Globally, 1% of the people own 99% of the wealth.

“This is a big problem. The way we are going to redesign our institutions is critical.”

He gave the example of Santander Bank, the Spanish financial institution that has spread across Latin America. Lack of response to providing financial advice to people led to a marketing strategy that involved customers sharing their financial strategies and being paid for it. This distributive tactic was helpful and brilliant and picked up many new customers.

Pamponet described this as “probably a very wise first step in starting a movement that decentralises the power in the relationship between institutions and stakeholders”.

Seeking new kind of entrepreneurship

Pamponet linked Brazil and South Africa via their shared heritage and culture. Most of African culture is not ‘industrialised’ but connected to the land and natural resources.

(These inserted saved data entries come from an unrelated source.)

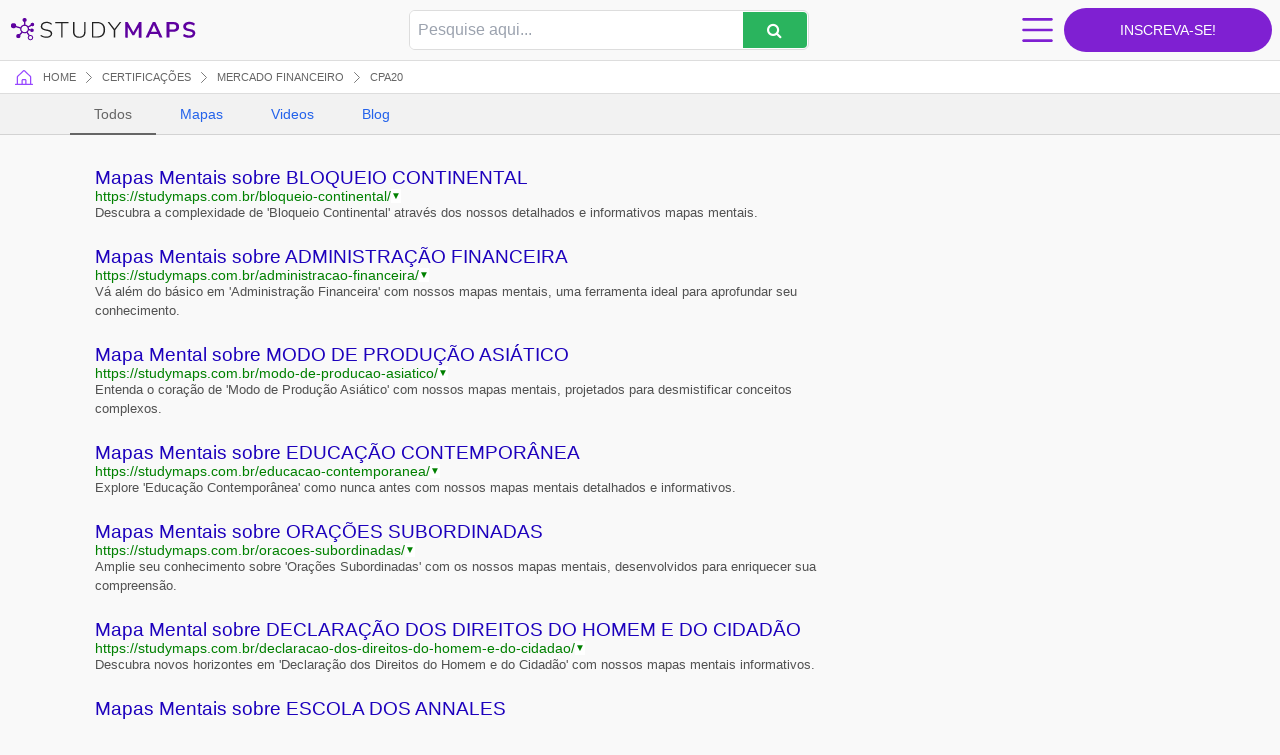

--- FILE ---
content_type: image/svg+xml
request_url: https://studymaps.com.br/wp-content/themes/studymaps/assets/dist/frontend/img/svg/chevron-right.svg
body_size: -7
content:
<svg xmlns:xlink="http://www.w3.org/1999/xlink" xmlns="http://www.w3.org/2000/svg" width="12" height="22" viewBox="0 0 12 22" fill="none">
<path d="M1 1L11 11L1 21" stroke="#DDDDDD" stroke-width="2" stroke-linecap="round" stroke-linejoin="round"/>
</svg>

“Most of the time we think about the Silicon Valley model of entrepreneurship. But reconnecting with the land is probably the most trending aspect of entrepreneurship of which we need to be aware – generating food and taking care of water. When we talk about entrepreneurship we somehow miss this agenda.

“Let's think about our culture and the way we do things. Let's try to create our own inputs, because most that are coming from the ‘developed’ world somehow colonise what we think and are not working anyhow. We have a big chance now to really reconnect with the way we do things and trust the way we do things and find our own way to become entrepreneurial.”

Pamponet said it was critical is to build an entrepreneurial spirit. With employment perceived as a crisis in the world today, the entrepreneurial agenda is crucial. “There is not enough employment for everybody in the world but people need to make a living. You need to create a job. This is the new entre-spirit we need to unleash,” he said.

Societies such as Brazil and South Africa have different ways of thinking and have something to add, he continued. “But we are not trusting who we are and we overvalue things that come from outside. We are not aware of the things we are willing to do and who we really are. This is a colonised model of thinking.”